DIRECTIONS: Present the lines of the records as a numbered list, beginning with the line that contains "How widely are" and continuing through the last line of the records, with blank lines omitted.

• • • •

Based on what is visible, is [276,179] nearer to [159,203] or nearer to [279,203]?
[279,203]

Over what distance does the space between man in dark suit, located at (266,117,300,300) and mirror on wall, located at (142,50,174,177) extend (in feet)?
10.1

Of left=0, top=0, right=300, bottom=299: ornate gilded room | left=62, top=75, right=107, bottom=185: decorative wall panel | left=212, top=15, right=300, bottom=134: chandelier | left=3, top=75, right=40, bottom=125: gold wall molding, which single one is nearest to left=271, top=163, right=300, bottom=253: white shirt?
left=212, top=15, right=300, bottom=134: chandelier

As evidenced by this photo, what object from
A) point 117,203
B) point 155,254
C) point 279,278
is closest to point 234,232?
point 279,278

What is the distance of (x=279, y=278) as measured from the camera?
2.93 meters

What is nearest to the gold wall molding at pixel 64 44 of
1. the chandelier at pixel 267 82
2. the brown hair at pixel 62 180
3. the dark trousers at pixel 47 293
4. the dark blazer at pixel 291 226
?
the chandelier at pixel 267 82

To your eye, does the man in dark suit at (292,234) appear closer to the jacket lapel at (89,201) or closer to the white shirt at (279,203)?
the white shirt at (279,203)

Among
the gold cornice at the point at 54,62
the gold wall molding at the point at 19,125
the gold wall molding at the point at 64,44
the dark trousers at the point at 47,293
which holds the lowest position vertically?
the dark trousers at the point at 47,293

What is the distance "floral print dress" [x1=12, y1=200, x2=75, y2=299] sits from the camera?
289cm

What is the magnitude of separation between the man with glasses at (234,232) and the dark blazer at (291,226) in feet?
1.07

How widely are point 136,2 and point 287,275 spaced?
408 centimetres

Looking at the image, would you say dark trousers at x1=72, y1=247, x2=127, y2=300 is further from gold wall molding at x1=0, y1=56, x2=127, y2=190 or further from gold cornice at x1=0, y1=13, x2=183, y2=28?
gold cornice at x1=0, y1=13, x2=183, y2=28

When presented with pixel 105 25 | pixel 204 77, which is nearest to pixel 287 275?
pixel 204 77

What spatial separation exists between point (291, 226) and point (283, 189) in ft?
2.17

• • • •

FULL OUTPUT:
1. How widely are point 136,2 and point 287,275 spaced?
2. 408 centimetres
3. Looking at the image, would you say dark trousers at x1=72, y1=247, x2=127, y2=300 is further from gold wall molding at x1=0, y1=56, x2=127, y2=190 or further from gold cornice at x1=0, y1=13, x2=183, y2=28?
4. gold cornice at x1=0, y1=13, x2=183, y2=28
5. When presented with pixel 105 25 | pixel 204 77, which is nearest to pixel 287 275?
6. pixel 204 77
7. What spatial separation exists between point (291, 226) and point (283, 189) in ft?
8. 2.17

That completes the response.